*TE BEOORDELEN TEKST*
>>>>>
Test voor organisatiedeskundigen
Maak een keuze:
1. Marietje speelde in de box met haar
a). tools
b). nieuwe bruine teddybeertje
c). kindgebonden budget
2. De . . . . . . . . . . van kamer 232 zal niet lang meer leven en wil . . . . .
a). patiënte a). een herindicering
b). zorgconsumente b). rustig sterven
c). cliënte c) een second opinion
d). ernstig zieke d). nog een voordelig zorgarrangementje boeken
3. Patrick is nu 4 en gaat naar school. Hij danst van plezier want
a). z’n beste vriendje gaat ook
b). hij heeft een uitstekende startkwalificatie voor de kenniseconomie
c). hij wil zo snel mogelijk change management – consultant worden
4. Met wijkgerichte klantvolgsystemen onderzoeken de kernwethouders de
a). burgerparticipatie in de wijken
b). dorpskarakterschetsen
c). interactieve beleidstrajecten
d). concrete intake-resultaten voor de buurtbarbecue
5. Meneer Jansen is 93 en schuifelt met z’n rollator rond als
a). zorgmanager
b). tevreden oudere
c). senior human being
6. De verhouding met hun kinderen loopt even wat stroef en daar willen Piet en Marijke wat mee. Ze
a). gaan met hen uit eten en praten met elkaar
b). schrijven een strategisch communicatieplan en implementeren dat
c). ontwikkelen een participatiemodule
7. Ontheemde vluchtelingen werden in Nederland liefdevol opgevangen door
a). integrale integratiemethodieken met kwaliteitsmonitoring
b). mensen die geholpen hebben met een huis, boodschappen doen, wegwijs maken in het dorp
c). ketengerichte cliëntenregisseurs van hun toekomstige deelgemeente
8. Een medewerker van deze organisatie voelt zich moe en opgebrand en heeft op dit moment behoefte aan
a). een 50 minuten – functioneringsgesprek met het hoofd P&O
b). een analyseschets van de Human Resource Manager
c). een kop koffie en beetje begrip van wie dan ook
Heb je een andere antwoordenreeks dan 1. b 2. d + b 3. a 4. ?? 5. b 6. a 7. b 8. c ?
<<<<<
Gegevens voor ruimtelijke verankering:
>>>>>
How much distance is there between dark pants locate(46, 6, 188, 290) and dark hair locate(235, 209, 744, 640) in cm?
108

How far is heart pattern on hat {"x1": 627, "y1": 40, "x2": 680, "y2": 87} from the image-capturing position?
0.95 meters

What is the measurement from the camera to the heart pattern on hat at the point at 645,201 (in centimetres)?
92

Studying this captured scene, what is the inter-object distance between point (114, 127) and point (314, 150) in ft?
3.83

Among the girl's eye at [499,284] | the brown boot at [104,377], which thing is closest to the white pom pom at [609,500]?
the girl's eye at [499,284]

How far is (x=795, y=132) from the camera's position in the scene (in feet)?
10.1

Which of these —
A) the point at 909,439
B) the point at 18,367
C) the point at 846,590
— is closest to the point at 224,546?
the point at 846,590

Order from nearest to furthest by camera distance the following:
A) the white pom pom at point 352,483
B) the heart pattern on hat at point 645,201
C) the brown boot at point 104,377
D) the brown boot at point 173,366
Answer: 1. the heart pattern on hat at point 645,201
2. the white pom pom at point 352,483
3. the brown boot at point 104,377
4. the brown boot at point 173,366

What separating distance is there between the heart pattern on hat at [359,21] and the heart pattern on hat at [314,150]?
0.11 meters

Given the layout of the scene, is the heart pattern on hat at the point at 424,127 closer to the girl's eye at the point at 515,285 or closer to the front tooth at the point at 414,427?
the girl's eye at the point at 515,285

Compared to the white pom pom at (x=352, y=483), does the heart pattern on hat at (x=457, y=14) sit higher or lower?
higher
<<<<<
>>>>>
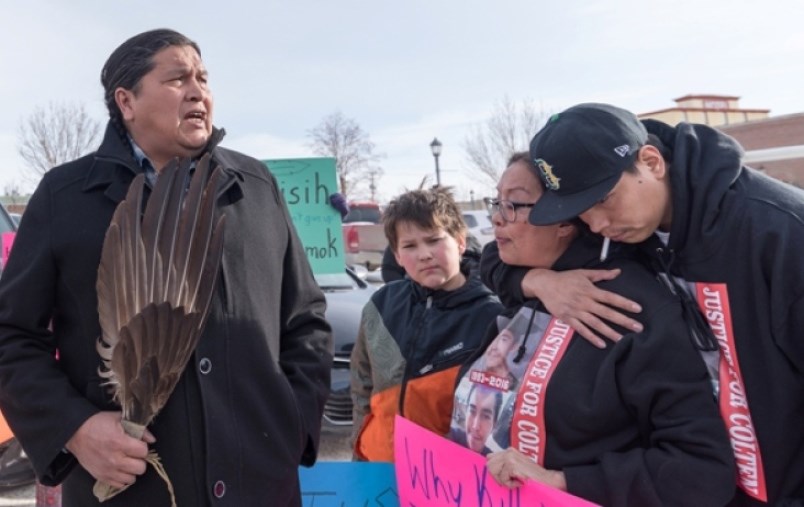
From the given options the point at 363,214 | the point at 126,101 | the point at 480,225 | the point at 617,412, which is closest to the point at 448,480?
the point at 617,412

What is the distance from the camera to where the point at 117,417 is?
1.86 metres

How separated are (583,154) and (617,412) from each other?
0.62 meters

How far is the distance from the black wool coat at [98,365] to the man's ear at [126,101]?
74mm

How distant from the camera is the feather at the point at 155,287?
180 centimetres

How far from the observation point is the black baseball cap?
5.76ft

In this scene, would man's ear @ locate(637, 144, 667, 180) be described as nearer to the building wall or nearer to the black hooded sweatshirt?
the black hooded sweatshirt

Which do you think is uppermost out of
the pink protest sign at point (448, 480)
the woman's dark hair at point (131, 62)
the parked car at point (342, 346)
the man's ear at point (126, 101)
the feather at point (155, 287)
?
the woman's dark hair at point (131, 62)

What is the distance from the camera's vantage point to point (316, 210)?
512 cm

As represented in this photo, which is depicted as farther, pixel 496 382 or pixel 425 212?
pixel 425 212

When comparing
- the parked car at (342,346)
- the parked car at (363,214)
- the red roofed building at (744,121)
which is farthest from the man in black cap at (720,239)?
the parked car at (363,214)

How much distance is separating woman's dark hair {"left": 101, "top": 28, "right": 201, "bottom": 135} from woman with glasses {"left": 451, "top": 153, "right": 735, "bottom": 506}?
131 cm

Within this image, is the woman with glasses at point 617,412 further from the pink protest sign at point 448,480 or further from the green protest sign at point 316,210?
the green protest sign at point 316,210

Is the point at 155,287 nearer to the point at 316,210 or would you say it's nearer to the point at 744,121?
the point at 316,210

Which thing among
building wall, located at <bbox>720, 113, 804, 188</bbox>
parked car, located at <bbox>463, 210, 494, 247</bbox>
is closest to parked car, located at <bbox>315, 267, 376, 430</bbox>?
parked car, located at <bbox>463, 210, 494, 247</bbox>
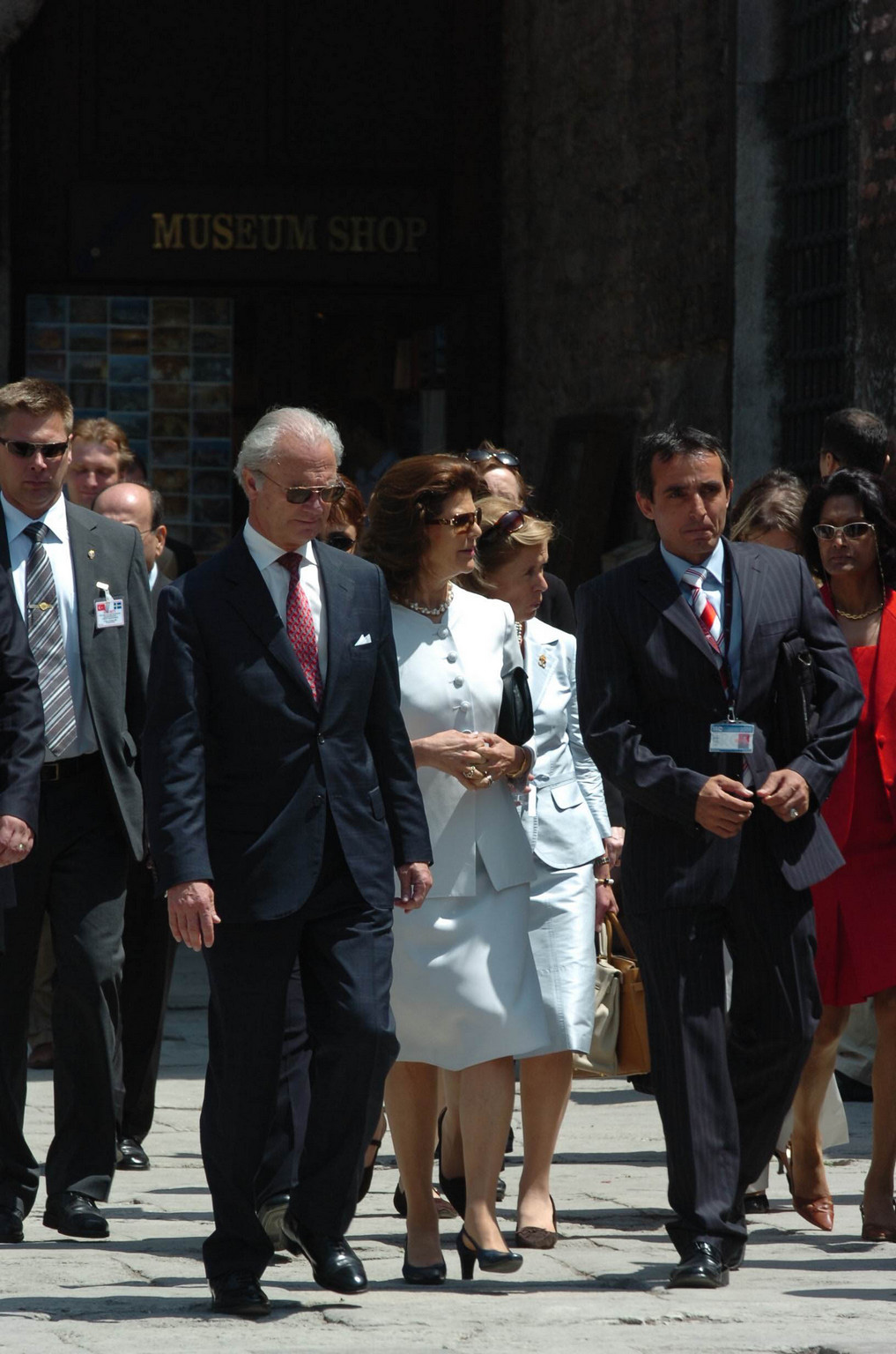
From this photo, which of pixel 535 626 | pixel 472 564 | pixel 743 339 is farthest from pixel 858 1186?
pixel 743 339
<<<<<
*UIT TE VOEREN OPDRACHT*
Kopieer letterlijk het deel van de test voor organisatiedeskundigen dat begint bij "Test voor organisatiedeskundigen" en eindigt bij "en wil . . . . .".

*ANTWOORD OP OEFENING*
Test voor organisatiedeskundigen
Maak een keuze:
1. Marietje speelde in de box met haar
a). tools
b). nieuwe bruine teddybeertje
c). kindgebonden budget
2. De . . . . . . . . . . van kamer 232 zal niet lang meer leven en wil . . . . .